*** Opening of MATERIAL PROVIDED ***
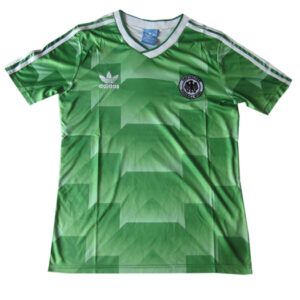 Maglia Germania Away WC1990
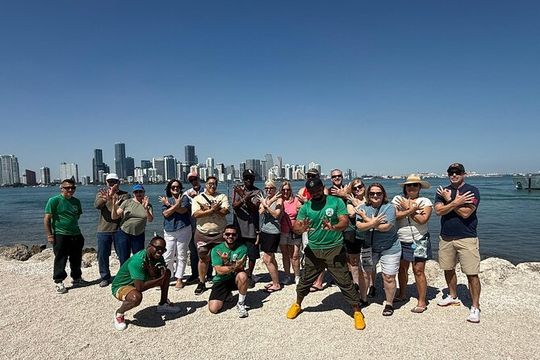 Miami 3 in 1 City Tour: South Beach, Wynwood & Little Havana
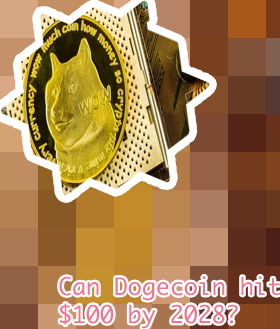 Could dogecoin hit 1000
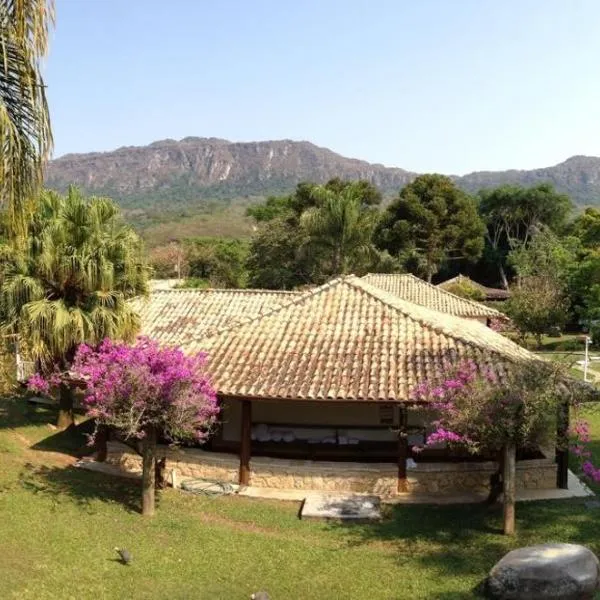 Calcada Sao Jose, hotel v destinaci Tiradentes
*** Close of MATERIAL PROVIDED ***
HOW TO COMPLETE THIS TASK:
A word-for-word copy of the lines from the one with "Miami 3 in 1" through the final line of the listing above is the whole answer, and it contains no pictures.

ANSWER TO THIS PROBLEM:
 Miami 3 in 1 City Tour: South Beach, Wynwood & Little Havana
 Could dogecoin hit 1000
 Calcada Sao Jose, hotel v destinaci Tiradentes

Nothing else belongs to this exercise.